→ Records to use
········

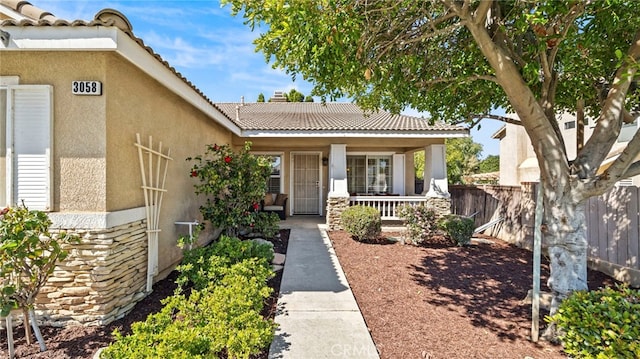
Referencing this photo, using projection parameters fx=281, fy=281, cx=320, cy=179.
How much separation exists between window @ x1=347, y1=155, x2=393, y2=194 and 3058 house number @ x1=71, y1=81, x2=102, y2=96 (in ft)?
31.1

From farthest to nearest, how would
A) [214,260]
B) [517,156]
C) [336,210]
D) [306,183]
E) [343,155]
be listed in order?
[517,156] → [306,183] → [343,155] → [336,210] → [214,260]

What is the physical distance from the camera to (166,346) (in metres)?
2.17

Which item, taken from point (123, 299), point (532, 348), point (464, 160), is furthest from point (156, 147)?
point (464, 160)

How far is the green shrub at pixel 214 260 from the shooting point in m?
3.99

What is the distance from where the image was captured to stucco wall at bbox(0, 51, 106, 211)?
3.45m

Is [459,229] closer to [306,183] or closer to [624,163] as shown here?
[624,163]

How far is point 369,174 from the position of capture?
12.1m

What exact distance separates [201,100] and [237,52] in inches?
83.5

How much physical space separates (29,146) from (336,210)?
7.00 metres

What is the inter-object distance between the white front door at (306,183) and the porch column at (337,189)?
2.75 meters

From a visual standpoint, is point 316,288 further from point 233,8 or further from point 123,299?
point 233,8

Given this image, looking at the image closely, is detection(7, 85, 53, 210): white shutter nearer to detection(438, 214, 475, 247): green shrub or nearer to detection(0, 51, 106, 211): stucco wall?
detection(0, 51, 106, 211): stucco wall

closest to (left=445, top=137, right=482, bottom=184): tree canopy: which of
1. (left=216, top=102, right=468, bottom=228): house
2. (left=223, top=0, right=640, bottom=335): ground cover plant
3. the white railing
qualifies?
(left=216, top=102, right=468, bottom=228): house

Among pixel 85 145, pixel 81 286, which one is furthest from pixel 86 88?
pixel 81 286
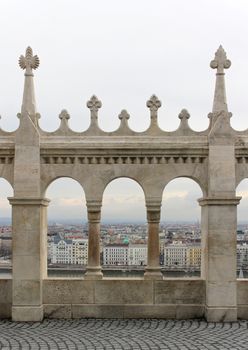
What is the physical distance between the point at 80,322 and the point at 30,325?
110cm

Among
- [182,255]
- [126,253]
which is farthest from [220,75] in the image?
[126,253]

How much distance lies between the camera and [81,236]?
15812 mm

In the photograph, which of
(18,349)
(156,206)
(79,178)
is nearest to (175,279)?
(156,206)

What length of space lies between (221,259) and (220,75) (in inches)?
167

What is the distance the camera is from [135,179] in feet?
44.0

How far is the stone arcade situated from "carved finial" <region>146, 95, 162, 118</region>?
0.02 m

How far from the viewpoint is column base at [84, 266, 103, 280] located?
1339cm

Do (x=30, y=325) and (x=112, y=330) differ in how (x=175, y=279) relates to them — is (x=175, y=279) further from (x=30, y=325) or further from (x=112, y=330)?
(x=30, y=325)

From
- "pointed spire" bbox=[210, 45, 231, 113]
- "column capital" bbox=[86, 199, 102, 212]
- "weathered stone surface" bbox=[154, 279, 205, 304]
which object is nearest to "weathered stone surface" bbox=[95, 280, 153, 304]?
"weathered stone surface" bbox=[154, 279, 205, 304]

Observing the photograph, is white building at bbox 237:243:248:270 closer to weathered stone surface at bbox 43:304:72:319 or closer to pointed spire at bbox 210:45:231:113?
pointed spire at bbox 210:45:231:113

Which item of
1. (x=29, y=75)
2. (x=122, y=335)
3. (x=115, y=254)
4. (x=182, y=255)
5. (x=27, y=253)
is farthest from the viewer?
(x=115, y=254)

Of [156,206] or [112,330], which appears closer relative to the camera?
[112,330]

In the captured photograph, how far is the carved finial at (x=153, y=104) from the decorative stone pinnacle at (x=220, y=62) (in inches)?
59.0

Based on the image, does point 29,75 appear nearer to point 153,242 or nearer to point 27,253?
point 27,253
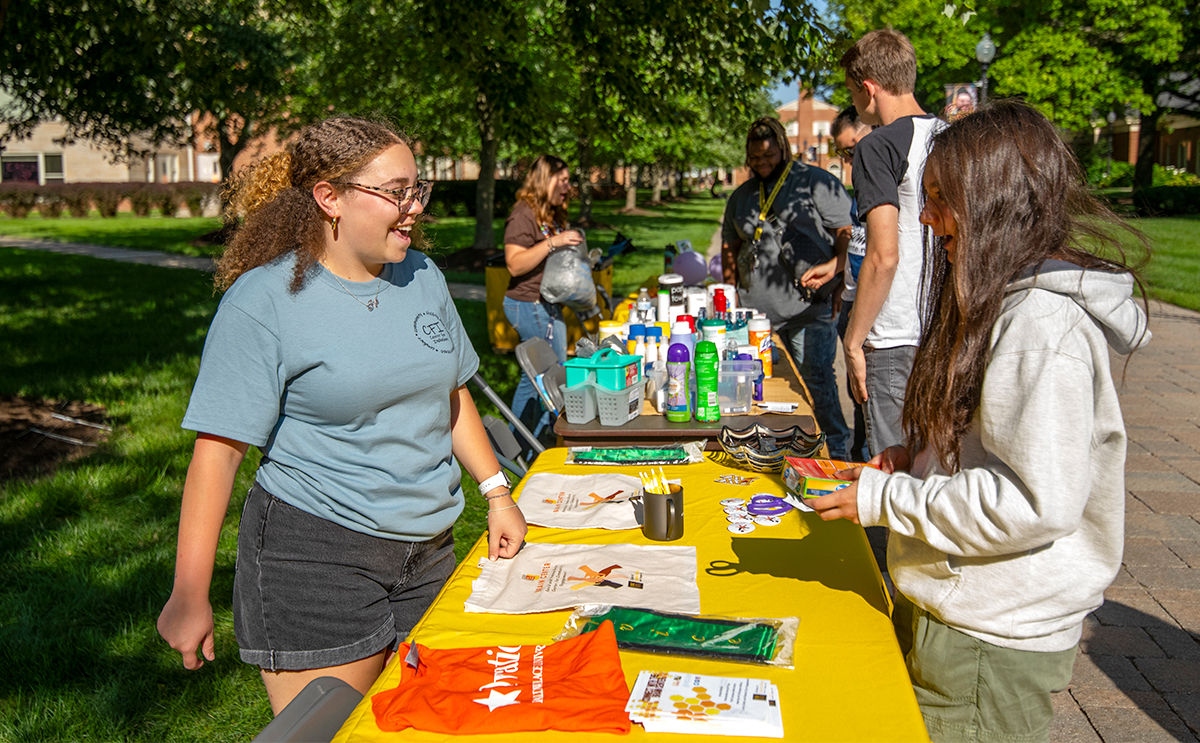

········

→ Goal of the exercise
Repeat the records from the line containing "How far is point" through the line containing "7.00 metres", with both of those lines included.

→ Answer
How far is point 369,174 from the position of capture?
12.1m

What exact distance separates [201,100] and [237,52] in inches?
83.5

How much physical space separates (29,146) from (336,210)?
7.00 metres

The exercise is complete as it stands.